### Excerpt provided
Skip to content

Scanners

TopicScanner discovers topics from six sources. Each scanner implements the SourceScanner interface.

StackOverflow

  • Source type: stackoverflow
  • API: StackExchange v2.3 (api.stackexchange.com/2.3)
  • Auth: None required (public API)
  • Rate limiting: 2-second delay between page requests

Searches questions by keyword, fetches up to 3 pages of 25 results each. Returns questions sorted by relevance.

Metadata: externalId, score, answerCount, viewCount, isAnswered, tags[]

# No special config needed — enabled by default
scanners:
  stackoverflow:
    enabled: true

Reddit

  • Source type: reddit
  • API: Reddit JSON API (public, no OAuth needed for search)
  • Rate limiting: 6-second delay between subreddit requests

Searches across 10 subreddits: programming, devops, kubernetes, cloudnative, golang, java, python, rust, webdev, machinelearning.

### Assignment
Name each metadata field that the scanners page lists for the StackOverflow scanner.

### Supplied data
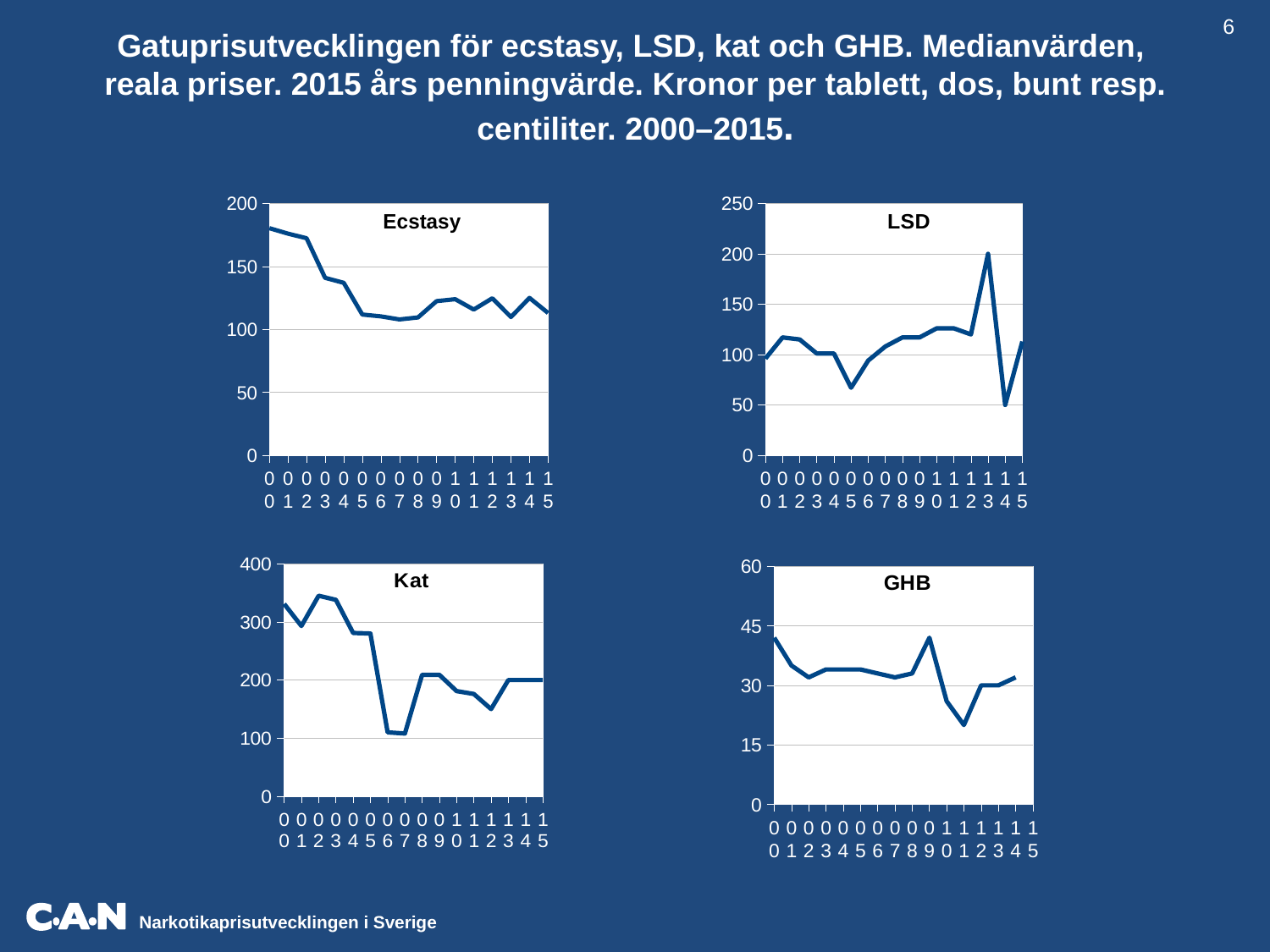
In the LSD chart, which year has the lowest value? 14 (2014) How many charts are shown on the slide? 4 In the LSD chart, is the value for 13 (2013) greater or less than 150? greater In the Ecstasy chart, is the value for 00 (2000) greater or less than 150? greater In the Ecstasy chart, which year has the highest value? 00 (2000) In the Ecstasy chart, is the value for 15 (2015) greater or less than 150? less How many data points (years) are plotted in the GHB chart? 15 What kind of chart is the Ecstasy chart? line chart In the GHB chart, which year has the lowest value? 11 (2011) In the Ecstasy chart, do the values overall rise or fall from 2000 to 2015? fall In the LSD chart, which year has the highest value? 13 (2013)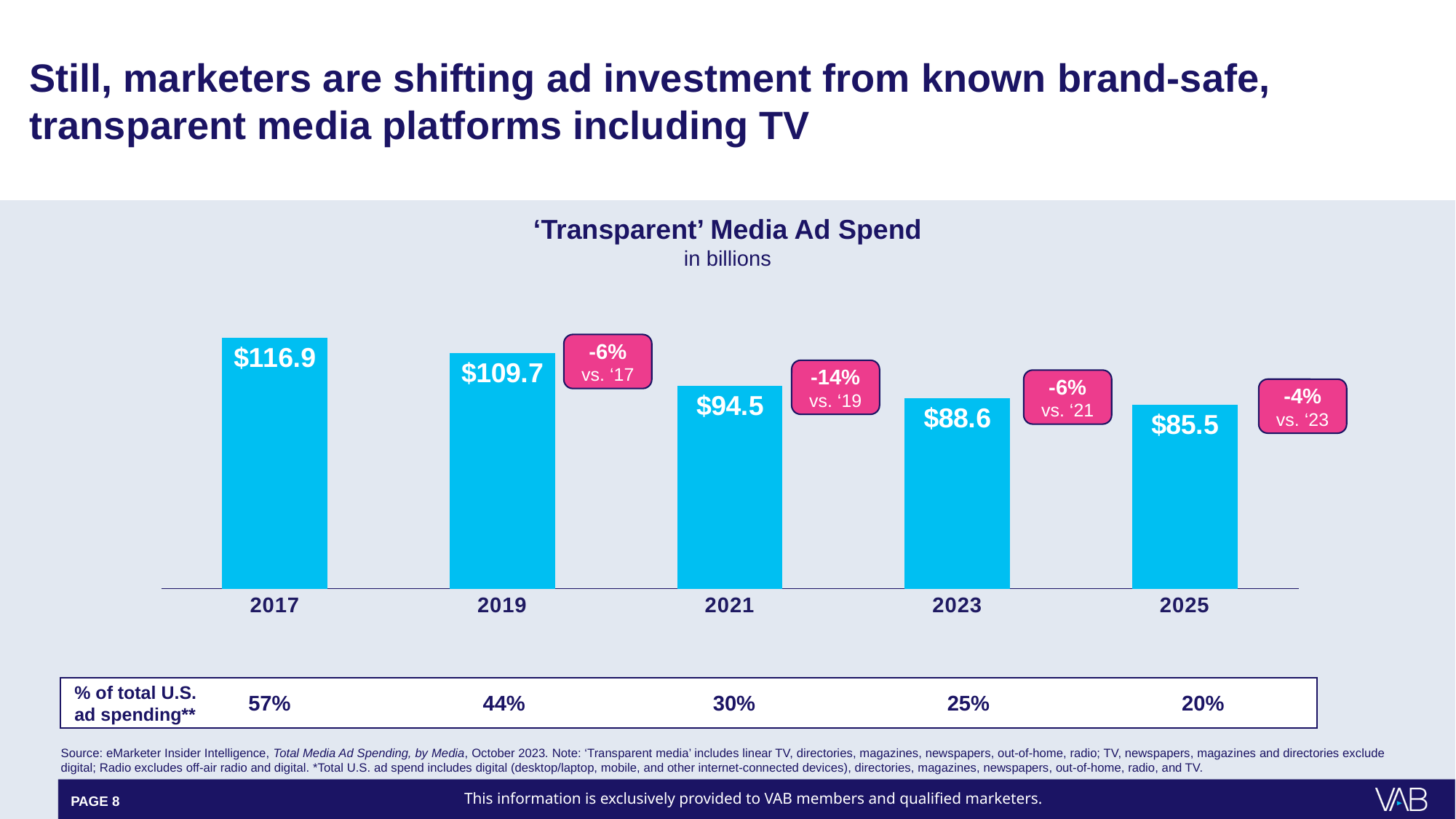
What unit is stated in the subtitle of the chart? in billions Which year has the highest 'Transparent' Media Ad Spend? 2017 Which year has the lowest 'Transparent' Media Ad Spend? 2025 What is the 'Transparent' Media Ad Spend value for 2017? $116.9 What is the 'Transparent' Media Ad Spend value for 2021? $94.5 Which year has a larger 'Transparent' Media Ad Spend, 2021 or 2023? 2021 What is the difference in 'Transparent' Media Ad Spend between 2019 and 2023? $21.1 Do the 'Transparent' Media Ad Spend values rise or fall from 2017 to 2025? Fall How many years are shown on the x axis of the chart? 5 What percentage change vs. '19 is shown for 2021? -14% What kind of chart is used to show 'Transparent' Media Ad Spend? Bar chart What is the 'Transparent' Media Ad Spend value for 2025? $85.5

### Answer section
externalId, score, answerCount, viewCount, isAnswered, tags[]